Situng menjadi sorotan bagi kubu Prabowo dalam pilpres kali ini. Mereka berkali-kali meneriaki ada dugaan pelanggaran dan kecurangan dalam Situng. Hal ini lantas mereka bawa dalam gugatan ke MK.
ADVERTISEMENT
SCROLL TO CONTINUE WITH CONTENT
Dalam permohonannya, tim hukum Prabowo-Sandi menyebut ada banyak kekacauan input data dalam Situng yang merugikan mereka.
Sebelumnya, Hakim Enny Nurbaningsih mencontohkan kekacauan Situng yang diungkit kubu 02. Salah satunya kasus yang terjadi di TPS 17 di Desa Lembur Situ, Kecamatan Situ Mekar, Kota Sukabumi.
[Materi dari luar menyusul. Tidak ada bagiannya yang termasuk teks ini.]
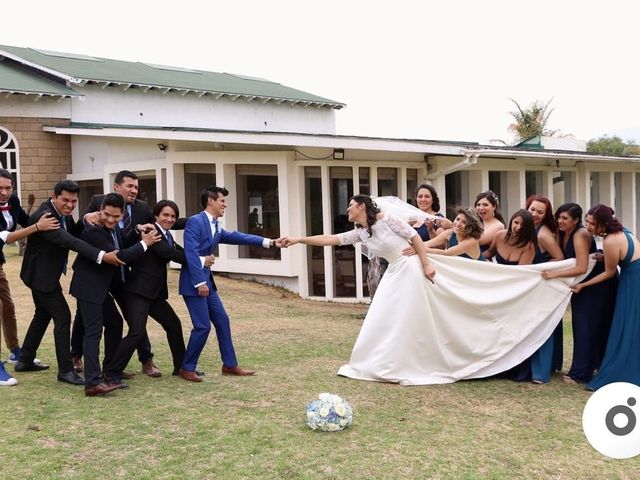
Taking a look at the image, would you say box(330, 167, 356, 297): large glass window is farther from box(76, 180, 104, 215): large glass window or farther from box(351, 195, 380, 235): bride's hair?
box(76, 180, 104, 215): large glass window

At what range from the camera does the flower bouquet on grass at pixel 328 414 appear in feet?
18.2

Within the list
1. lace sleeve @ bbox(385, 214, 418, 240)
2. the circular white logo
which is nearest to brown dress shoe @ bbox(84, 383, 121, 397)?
lace sleeve @ bbox(385, 214, 418, 240)

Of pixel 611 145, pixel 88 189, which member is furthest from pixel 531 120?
pixel 88 189

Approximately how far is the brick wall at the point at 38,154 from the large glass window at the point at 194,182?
19.1 feet

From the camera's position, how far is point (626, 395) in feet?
12.8

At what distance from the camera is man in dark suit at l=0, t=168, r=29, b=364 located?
6.96m

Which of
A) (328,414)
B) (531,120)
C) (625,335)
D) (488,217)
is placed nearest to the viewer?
(328,414)

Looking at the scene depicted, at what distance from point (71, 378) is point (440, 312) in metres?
3.53

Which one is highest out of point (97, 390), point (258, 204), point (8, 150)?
point (8, 150)

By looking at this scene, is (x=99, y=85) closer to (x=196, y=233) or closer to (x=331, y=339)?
(x=331, y=339)

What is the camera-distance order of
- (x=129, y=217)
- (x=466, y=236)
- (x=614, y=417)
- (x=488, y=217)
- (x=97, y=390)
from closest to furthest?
(x=614, y=417) → (x=97, y=390) → (x=129, y=217) → (x=466, y=236) → (x=488, y=217)

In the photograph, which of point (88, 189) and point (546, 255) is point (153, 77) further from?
point (546, 255)

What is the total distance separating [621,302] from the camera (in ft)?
23.2

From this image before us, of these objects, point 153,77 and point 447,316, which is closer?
point 447,316
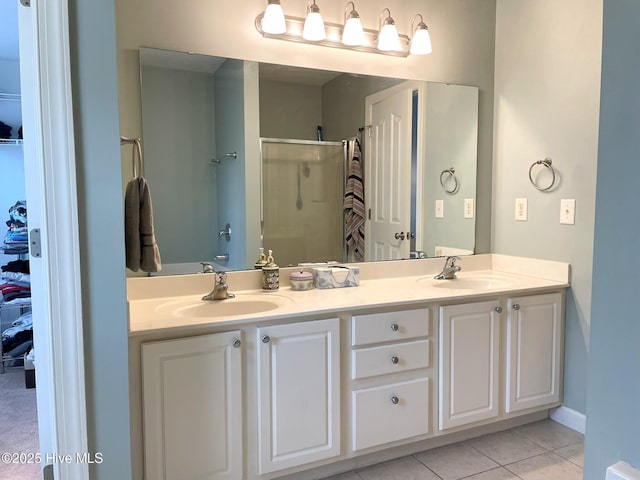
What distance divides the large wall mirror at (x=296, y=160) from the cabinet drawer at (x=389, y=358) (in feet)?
2.06

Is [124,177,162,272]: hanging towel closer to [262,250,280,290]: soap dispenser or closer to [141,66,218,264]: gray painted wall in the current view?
[141,66,218,264]: gray painted wall

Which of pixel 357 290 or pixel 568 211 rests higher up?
pixel 568 211

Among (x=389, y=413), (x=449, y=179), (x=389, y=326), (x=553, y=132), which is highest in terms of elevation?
(x=553, y=132)

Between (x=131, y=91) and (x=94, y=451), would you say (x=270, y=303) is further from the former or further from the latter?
(x=131, y=91)

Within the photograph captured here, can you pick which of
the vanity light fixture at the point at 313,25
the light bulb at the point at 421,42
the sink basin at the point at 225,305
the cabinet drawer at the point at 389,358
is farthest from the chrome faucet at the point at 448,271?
the vanity light fixture at the point at 313,25

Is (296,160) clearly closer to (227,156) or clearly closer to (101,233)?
(227,156)

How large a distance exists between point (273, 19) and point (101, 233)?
1334 mm

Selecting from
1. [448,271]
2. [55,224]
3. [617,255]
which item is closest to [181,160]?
[55,224]

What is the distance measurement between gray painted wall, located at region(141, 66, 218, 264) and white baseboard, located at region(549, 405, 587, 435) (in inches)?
80.1

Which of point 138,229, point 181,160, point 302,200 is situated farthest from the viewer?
point 302,200

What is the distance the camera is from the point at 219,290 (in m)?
1.95

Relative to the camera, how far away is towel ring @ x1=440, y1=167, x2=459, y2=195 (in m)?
2.65

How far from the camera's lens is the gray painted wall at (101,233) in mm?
1209

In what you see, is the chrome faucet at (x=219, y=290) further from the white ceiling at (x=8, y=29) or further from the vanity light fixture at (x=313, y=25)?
the white ceiling at (x=8, y=29)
Di TPS itu perolehan suara paslon 01 adalah 42 suara, paslon 01 adalah 161 suara. Namun dalam Situng tertulis paslon 01 memperoleh 161 suara dan paslon 02 dapat 42 suara.
Kasus lain adalah TPS siluman. Hakim Enny membacakan dari permohonan pemohon disebut ada perbedaan jumlah TPS yang telah ditetapkan dalam surat penetapan KPU nomor 860 Tahun 2019. Menurut surat tersebut ada 810.352 TPS di Indonesia. Tapi di Situng ada 813.336 di seluruh Indonesia.
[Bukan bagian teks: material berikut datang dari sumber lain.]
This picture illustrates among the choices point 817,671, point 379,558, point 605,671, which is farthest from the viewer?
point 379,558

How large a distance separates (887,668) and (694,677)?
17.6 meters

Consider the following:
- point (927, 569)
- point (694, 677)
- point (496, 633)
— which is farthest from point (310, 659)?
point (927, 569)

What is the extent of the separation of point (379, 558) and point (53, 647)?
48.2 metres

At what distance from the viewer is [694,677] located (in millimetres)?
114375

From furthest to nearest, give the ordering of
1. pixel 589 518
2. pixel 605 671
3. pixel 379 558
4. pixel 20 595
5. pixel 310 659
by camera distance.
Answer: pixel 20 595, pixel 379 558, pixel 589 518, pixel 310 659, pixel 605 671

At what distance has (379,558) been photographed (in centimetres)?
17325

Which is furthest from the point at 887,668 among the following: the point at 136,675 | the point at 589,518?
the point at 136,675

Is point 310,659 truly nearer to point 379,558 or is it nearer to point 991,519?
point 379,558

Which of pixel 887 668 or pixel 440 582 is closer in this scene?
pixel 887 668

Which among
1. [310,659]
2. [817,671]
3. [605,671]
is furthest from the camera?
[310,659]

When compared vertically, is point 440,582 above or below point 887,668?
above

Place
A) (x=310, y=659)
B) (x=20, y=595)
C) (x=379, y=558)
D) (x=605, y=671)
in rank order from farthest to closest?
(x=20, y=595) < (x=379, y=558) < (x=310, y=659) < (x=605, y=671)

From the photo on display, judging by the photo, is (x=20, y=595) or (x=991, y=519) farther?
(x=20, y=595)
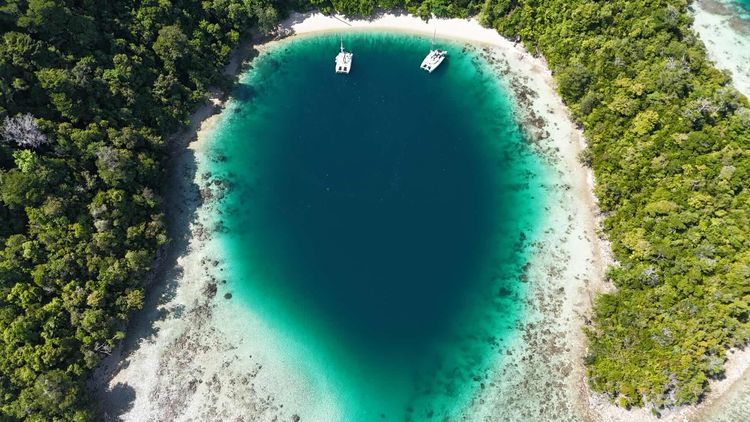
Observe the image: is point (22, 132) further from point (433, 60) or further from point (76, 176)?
point (433, 60)

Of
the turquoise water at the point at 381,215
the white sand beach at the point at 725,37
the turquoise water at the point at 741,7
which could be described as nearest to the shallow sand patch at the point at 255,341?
the turquoise water at the point at 381,215

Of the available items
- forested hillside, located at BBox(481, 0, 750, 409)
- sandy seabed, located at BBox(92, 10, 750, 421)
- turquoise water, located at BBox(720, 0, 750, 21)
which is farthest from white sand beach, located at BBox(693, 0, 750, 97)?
sandy seabed, located at BBox(92, 10, 750, 421)

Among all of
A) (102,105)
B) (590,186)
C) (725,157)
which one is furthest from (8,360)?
(725,157)

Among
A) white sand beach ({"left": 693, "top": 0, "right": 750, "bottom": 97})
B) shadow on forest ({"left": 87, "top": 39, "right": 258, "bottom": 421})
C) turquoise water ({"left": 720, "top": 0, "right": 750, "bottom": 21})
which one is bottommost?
shadow on forest ({"left": 87, "top": 39, "right": 258, "bottom": 421})

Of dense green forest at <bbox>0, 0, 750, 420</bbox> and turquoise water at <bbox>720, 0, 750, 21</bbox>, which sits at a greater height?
turquoise water at <bbox>720, 0, 750, 21</bbox>

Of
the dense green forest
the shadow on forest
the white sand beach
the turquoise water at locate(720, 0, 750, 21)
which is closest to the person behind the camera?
the dense green forest

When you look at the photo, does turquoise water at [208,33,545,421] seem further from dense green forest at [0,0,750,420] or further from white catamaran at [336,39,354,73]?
dense green forest at [0,0,750,420]

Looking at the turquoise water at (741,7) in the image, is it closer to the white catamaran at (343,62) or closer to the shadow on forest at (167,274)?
the white catamaran at (343,62)
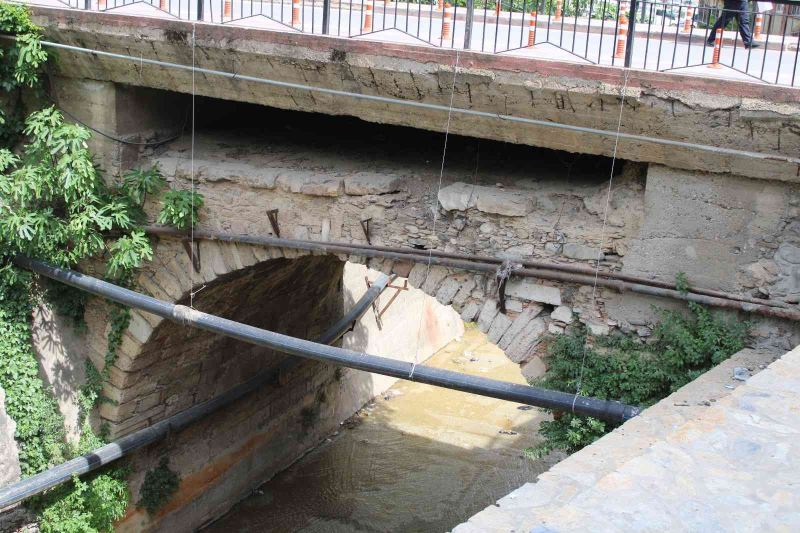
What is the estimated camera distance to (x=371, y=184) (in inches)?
312

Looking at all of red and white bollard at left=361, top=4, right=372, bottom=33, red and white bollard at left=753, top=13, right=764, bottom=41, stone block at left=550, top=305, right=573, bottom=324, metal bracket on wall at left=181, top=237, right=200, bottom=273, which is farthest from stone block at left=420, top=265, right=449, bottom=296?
red and white bollard at left=753, top=13, right=764, bottom=41

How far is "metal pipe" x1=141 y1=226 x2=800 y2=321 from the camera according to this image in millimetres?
6480

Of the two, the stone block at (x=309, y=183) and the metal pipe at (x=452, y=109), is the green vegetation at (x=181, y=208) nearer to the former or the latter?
the stone block at (x=309, y=183)

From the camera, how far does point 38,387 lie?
9.05m

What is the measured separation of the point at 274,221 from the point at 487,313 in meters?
2.07

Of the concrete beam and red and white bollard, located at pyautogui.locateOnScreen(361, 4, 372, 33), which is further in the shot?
red and white bollard, located at pyautogui.locateOnScreen(361, 4, 372, 33)

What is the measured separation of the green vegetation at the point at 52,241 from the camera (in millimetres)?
8422

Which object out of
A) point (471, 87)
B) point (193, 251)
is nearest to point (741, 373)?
point (471, 87)

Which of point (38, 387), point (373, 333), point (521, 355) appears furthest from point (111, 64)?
point (373, 333)

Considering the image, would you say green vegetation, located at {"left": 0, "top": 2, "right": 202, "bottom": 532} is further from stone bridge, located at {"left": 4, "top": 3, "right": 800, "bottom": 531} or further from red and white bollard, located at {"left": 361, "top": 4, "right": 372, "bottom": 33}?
red and white bollard, located at {"left": 361, "top": 4, "right": 372, "bottom": 33}

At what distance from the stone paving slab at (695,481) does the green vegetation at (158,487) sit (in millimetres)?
6220

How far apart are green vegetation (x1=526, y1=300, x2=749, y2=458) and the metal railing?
1.70 meters

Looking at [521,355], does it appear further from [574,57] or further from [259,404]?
[259,404]

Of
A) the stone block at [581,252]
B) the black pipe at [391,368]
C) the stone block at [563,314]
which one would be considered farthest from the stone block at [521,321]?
the black pipe at [391,368]
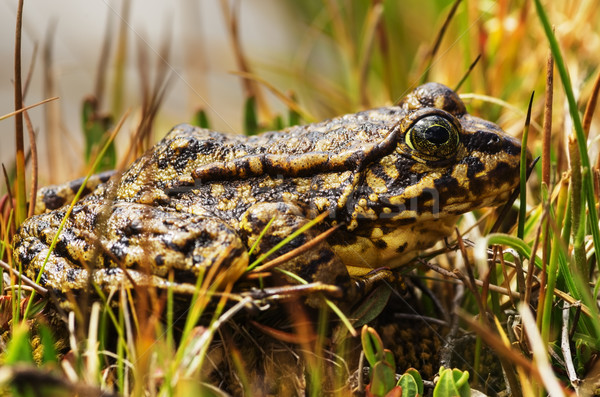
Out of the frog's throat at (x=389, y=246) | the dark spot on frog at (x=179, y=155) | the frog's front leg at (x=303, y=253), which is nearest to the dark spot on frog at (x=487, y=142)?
the frog's throat at (x=389, y=246)

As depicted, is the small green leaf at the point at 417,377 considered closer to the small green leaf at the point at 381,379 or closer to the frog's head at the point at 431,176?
the small green leaf at the point at 381,379

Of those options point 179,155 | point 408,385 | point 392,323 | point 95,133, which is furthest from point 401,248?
point 95,133

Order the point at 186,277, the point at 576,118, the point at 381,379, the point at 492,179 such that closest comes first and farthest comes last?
the point at 576,118 → the point at 381,379 → the point at 186,277 → the point at 492,179

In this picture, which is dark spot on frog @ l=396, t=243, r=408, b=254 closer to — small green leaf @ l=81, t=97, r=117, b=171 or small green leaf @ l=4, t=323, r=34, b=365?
small green leaf @ l=4, t=323, r=34, b=365

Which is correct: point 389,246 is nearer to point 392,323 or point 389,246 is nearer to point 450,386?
point 392,323

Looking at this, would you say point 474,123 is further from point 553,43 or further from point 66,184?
point 66,184

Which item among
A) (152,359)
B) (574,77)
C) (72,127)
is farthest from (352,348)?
(72,127)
Hal lain yang digugat adalah prinsip keamanan yang menurut kubu Prabowo-Sandi tidak ada dalam Situng KPU.
"Pemohon KPU tidak menerapkan prinsip keamanan informasi dan prinsip sistem manajemen layanan teknologi informasi dalam pelaksanaan Pilpres 2019," kata hakim Enny membacakan permohonan pemohon.
"Banyak kesalahan input data pada situng KPU yang mengakibatkan terjadi ketidaksesuaian data pada Situng dengan data yang terdapat C1 di 34 provinsi di seluruh Indonesia," kata hakim Enny.
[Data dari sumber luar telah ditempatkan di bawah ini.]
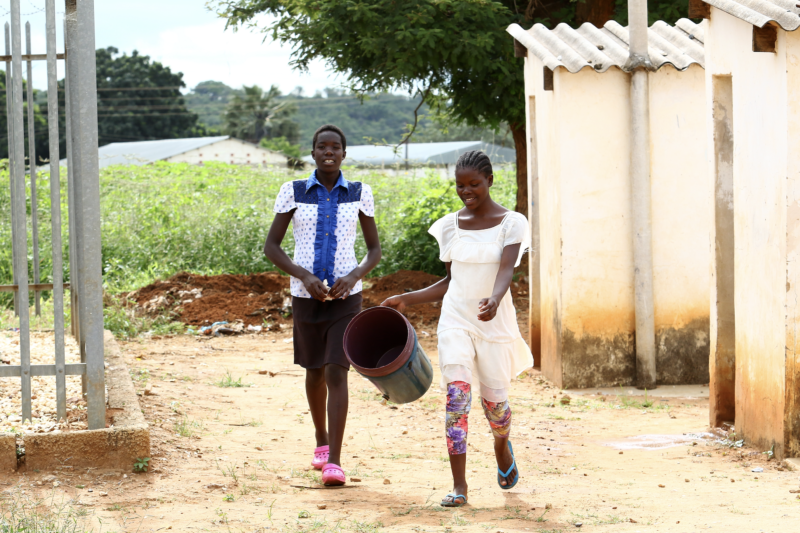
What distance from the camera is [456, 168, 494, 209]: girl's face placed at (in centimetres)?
395

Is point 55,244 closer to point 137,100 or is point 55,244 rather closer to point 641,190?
point 641,190

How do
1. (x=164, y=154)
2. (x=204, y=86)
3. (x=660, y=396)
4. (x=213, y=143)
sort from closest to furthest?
1. (x=660, y=396)
2. (x=164, y=154)
3. (x=213, y=143)
4. (x=204, y=86)

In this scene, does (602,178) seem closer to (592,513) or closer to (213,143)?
(592,513)

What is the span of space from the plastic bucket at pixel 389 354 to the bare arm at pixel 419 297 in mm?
44

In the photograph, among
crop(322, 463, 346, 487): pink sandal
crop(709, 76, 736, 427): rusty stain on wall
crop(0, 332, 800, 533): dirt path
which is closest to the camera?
crop(0, 332, 800, 533): dirt path

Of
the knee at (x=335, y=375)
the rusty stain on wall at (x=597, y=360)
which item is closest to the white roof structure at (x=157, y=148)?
the rusty stain on wall at (x=597, y=360)

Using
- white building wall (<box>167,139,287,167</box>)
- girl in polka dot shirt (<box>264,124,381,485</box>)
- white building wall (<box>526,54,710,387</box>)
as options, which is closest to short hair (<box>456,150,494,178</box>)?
girl in polka dot shirt (<box>264,124,381,485</box>)

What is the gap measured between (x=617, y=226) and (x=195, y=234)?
8.51 m

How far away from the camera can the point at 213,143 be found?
147 feet

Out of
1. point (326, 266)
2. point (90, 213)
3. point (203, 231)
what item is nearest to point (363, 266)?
point (326, 266)

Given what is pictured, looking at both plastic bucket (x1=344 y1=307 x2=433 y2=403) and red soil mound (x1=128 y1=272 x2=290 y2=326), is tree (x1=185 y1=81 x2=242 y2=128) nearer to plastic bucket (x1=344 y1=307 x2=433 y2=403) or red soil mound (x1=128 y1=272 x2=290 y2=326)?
red soil mound (x1=128 y1=272 x2=290 y2=326)

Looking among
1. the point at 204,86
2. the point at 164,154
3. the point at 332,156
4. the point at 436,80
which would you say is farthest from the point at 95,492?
the point at 204,86

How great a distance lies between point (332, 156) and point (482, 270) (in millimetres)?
1050

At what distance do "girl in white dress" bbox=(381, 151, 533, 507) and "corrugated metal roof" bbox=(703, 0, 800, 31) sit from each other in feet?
5.66
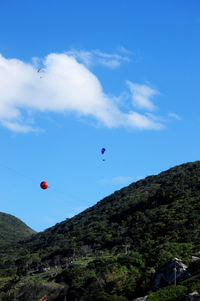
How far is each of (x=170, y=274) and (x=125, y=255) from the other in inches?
1022

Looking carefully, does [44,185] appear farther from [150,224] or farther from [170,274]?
[150,224]

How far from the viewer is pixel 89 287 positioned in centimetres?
5784

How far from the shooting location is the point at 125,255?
65.1 meters

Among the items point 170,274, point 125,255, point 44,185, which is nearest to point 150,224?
point 125,255

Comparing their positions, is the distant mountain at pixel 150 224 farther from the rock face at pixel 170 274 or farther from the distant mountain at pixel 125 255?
the rock face at pixel 170 274

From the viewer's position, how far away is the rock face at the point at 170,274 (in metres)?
39.3

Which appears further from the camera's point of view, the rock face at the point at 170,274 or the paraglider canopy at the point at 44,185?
the paraglider canopy at the point at 44,185

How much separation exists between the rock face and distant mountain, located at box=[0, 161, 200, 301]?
3.72 ft

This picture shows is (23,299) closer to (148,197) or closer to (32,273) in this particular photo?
(32,273)

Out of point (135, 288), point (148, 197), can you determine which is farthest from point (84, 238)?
point (135, 288)

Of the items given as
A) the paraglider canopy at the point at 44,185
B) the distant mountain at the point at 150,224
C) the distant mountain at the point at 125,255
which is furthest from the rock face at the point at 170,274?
the distant mountain at the point at 150,224

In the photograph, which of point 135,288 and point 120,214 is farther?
point 120,214

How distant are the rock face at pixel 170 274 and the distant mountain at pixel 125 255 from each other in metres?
1.14

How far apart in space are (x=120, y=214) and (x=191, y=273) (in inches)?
3343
Pada sidang sebelumnya, saksi dari kubu Prabowo-Sandi, Hermansyah, mengatakan bahwa Situng tidak mencatat alamat internet protocol (IP) mereka yang menginput data. Dengan demikian, Hermansyah meyakini Situng rawan disusupi pihak tak dikenal.
"Menurut saya kalau ada intruder itu, IP tidak didaftarkan yang melakukan. Misalnya ada yang input data dari eksternal, harusnya dengan pencatatan IP bisa di-
blacklist dari sisi IP," kata Hermansyah dalam sidang di Gedung MK, Jakarta, Rabu (19/6).
Situng, menurut Hermansyah, juga memiliki celah dalam kelengkapan data. Ia menyebut Situng hanya menampilkan perolehan suara tanpa dilengkapi pindai formulir C1.
Jaswar Koto, pakar perangkat biometrik yang dihadirkan tim Prabowo sebagai ahli, lebih jauh menuduh perolehan suara dalam
quick count dipakai untuk Situng dan rekapitulasi manual KPU.
Ahli IT Marsudi Wahyu Kisworo dihadirkan KPU dalam sidang PHPU Pilpres 2019. (CNN Indonesia/Andry Novelino). |
Kecurigaan Jaswar ini berangkat dari angka tabulasi dari ketiga sistem itu yang menurutnya tidak jauh berbeda.
"Kalau analisa saya, kita harus melihat dari
quick count, karena
quick count itu memberikan input kepada Situng, dan ke rekapitulasi berjenjang. Kenapa, karena jumlahnya sama," ujar Jaswar di sidang MK, Kamis (20/6).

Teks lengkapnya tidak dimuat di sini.